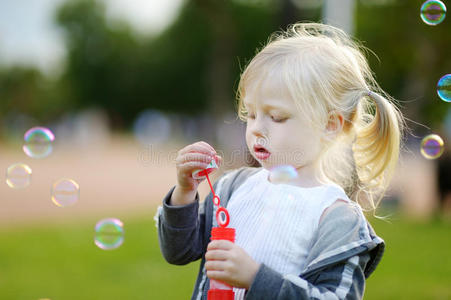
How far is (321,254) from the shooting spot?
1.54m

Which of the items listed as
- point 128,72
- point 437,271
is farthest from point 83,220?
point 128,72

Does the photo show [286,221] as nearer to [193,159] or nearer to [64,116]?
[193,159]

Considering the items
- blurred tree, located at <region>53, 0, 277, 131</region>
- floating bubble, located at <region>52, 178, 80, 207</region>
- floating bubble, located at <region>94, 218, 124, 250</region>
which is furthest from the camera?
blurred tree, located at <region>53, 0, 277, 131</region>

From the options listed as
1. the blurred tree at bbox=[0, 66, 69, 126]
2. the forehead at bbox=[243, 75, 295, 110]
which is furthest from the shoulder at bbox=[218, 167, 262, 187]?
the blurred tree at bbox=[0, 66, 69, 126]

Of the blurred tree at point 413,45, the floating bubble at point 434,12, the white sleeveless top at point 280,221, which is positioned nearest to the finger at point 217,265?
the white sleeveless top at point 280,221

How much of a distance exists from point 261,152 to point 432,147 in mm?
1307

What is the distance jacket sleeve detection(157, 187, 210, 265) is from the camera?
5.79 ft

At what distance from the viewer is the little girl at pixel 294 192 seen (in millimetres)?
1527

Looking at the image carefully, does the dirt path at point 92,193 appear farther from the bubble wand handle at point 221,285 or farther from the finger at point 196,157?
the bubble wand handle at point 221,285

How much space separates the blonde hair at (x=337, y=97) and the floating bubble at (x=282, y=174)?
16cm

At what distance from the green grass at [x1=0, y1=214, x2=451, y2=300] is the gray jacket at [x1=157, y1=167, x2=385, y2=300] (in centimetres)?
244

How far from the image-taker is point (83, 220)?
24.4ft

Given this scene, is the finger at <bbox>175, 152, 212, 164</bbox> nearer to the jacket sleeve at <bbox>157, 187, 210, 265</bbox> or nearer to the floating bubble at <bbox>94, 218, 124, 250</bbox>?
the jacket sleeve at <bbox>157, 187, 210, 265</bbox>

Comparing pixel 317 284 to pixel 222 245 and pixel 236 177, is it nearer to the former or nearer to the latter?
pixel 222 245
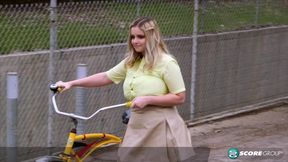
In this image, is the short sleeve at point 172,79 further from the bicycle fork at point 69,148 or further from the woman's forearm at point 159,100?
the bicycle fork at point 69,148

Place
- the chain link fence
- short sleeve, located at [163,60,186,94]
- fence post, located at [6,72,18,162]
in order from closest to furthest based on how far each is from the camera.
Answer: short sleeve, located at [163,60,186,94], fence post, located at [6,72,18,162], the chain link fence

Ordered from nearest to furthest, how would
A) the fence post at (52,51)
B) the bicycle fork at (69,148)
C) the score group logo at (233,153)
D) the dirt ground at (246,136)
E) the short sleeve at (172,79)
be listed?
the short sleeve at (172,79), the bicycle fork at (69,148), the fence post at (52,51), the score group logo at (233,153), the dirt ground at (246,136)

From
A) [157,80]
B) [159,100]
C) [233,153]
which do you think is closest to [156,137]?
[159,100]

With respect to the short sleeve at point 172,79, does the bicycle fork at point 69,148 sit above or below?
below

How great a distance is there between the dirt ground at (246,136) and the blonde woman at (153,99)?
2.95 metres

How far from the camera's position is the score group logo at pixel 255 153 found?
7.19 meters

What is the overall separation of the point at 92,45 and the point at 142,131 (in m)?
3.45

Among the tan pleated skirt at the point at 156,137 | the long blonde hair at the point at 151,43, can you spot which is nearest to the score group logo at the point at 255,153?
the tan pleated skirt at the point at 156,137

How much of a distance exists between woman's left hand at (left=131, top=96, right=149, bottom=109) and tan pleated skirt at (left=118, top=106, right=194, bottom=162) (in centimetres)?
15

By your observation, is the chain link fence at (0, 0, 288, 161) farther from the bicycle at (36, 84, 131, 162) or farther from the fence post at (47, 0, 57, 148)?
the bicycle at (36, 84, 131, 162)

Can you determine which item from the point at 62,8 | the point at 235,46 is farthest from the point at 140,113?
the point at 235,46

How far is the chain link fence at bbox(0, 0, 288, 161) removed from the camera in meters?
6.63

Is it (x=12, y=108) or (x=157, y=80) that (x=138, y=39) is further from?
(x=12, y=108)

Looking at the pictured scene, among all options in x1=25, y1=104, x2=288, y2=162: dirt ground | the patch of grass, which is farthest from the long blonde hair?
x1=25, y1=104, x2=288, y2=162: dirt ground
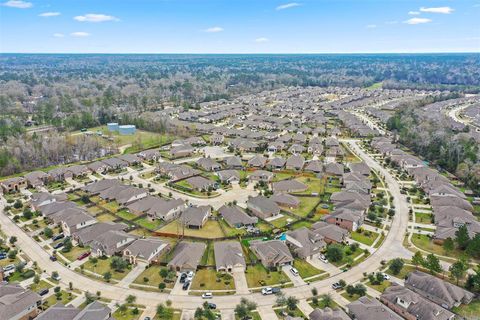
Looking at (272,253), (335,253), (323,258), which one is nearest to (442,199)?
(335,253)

◆ ◆ ◆ ◆ ◆

(AIM OF THE TASK) Quote the entries word for word, from the line containing "With respect to" through the end of the entries, both ends included. Leave the pictures out of your answer.

(SOLVED PROBLEM)
With respect to the short sleeve at point 172,79, does the bicycle fork at point 69,148 sit above or below?
below

How great a distance is there between the dirt ground at (246,136) and the blonde woman at (153,99)?
2.95 metres

How far from the camera's position is the score group logo at pixel 255 153 found?
7.19 meters

What is the overall separation of the point at 92,45 and the point at 142,131 (in m)?
3.45

Among the tan pleated skirt at the point at 156,137 | the long blonde hair at the point at 151,43, can you spot which is nearest to the score group logo at the point at 255,153?
the tan pleated skirt at the point at 156,137

How much of a distance exists between woman's left hand at (left=131, top=96, right=149, bottom=109) and tan pleated skirt at (left=118, top=106, right=194, bottom=162) (in centimetres)?
15

By your observation, is the chain link fence at (0, 0, 288, 161) farther from the bicycle at (36, 84, 131, 162) or farther from the fence post at (47, 0, 57, 148)?
the bicycle at (36, 84, 131, 162)

Can you determine which item from the point at 62,8 | the point at 235,46 is farthest from the point at 140,113?
the point at 235,46

How far is the chain link fence at bbox(0, 0, 288, 161) removed from the camera in meters?
6.63

Is it (x=12, y=108) or (x=157, y=80) that (x=138, y=39) is further from?
(x=12, y=108)

Looking at the pictured scene, among all options in x1=25, y1=104, x2=288, y2=162: dirt ground | the patch of grass, which is farthest from the long blonde hair?
x1=25, y1=104, x2=288, y2=162: dirt ground
Looking at (272,253), (335,253), (323,258), which one is nearest to (442,199)?
(335,253)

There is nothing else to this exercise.